Woman does not even know what she wants, so sublimated is her desire in discourse – Freud calls it “obscure… faded with time” 25.

“Within this logic, the predominance of the visual, and of the discrimination and individualization of form, is particularly foreign to female eroticism. Woman takes pleasure more from touching than from looking, and her entry into a dominant scopic economy signifies, again, her consignment to passivity: she is to be the beautiful object of contemplation” 25-6.

This places the body in “a double movement of exhibition and of chaste retreat in order to stimulate the drives of the ‘subject,'” while “her sexual organ represents the horror of nothing to see” 26. Thus in art, it is rejected as opening: “sewn back up inside” its ‘crack’ 26. This is opposed to “that contact of at least two (lips) which keeps woman in touch with herself, but without any possibility of distinguishing what is touching from what is touched” 26. She is not one or two, and her sexual organ is none – she cannot be numbered. “Maternity [touch] fills the gaps in a repressed female sexuality” 27.

Like Cixous, Irigaray emphasizes a diffuse sensuality: “her sexuality… is plural… woman has sex organs more or less everywhere… the geography of her pleasure is far more diversified… in an imaginary rather too narrowly focused on sameness” 28. “Ready-made grids” cannot account for her: “she steps ever so slightly aside from herself with a murmur… [women] do not have the interiority that you have… within themselves means within the intimacy of that silent, multiple, diffuse touch” 29. Their desire is a paradox: nothing and everything.

“Must this multiplicity of female desire and female language be understood as shards, scattered remnants of a violated sexuality? …experiencing herself only fragmentarily… what is left of a mirror invested by the (masculine) ‘subject’ to reflect himself… [her] desire… may be recovered only in secret, in hiding, with anxiety and guilt” 30.

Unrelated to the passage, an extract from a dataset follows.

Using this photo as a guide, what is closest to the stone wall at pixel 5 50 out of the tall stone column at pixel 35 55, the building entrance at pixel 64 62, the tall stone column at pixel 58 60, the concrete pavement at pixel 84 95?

“If the female imaginary were to deploy itself… otherwise than as scraps, uncollected debris, would it represent itself, even so, in the form of one universe? Would it even be volume instead of surface? No. Not unless it were understood, yet again, as a privileging of the maternal over the feminine. Of a phallic material, at that. Closed in upon the jealous possession of its valued product. Rivalling man in his esteem for productive excess… By closing herself off as volume, she renounces the pleasure that she gets from the nonsuture of her lips” 30.

Thus self-rediscovery for woman is “never simply being one” 31. Pleasure is not in itself a solution because it serves male enjoyment:

“Woman is traditionally a use-value for man, an exchange value among men; in other words, a commodity. As such, she remains the guardian of material substance… Woman is never anything but the locus of a more or less competitive exchange between two men, including the competition for the possession of mother earth” 32.

“How can this object of transaction claim a right to pleasure without removing her/itself from established commerce?” 31. Women do not constitute a class, but are dispersed across classes. Like Cixous, Irigaray does not advocate a reversal of the order, since it would simply reverse again, but a proliferation of language available for women and their sexuality.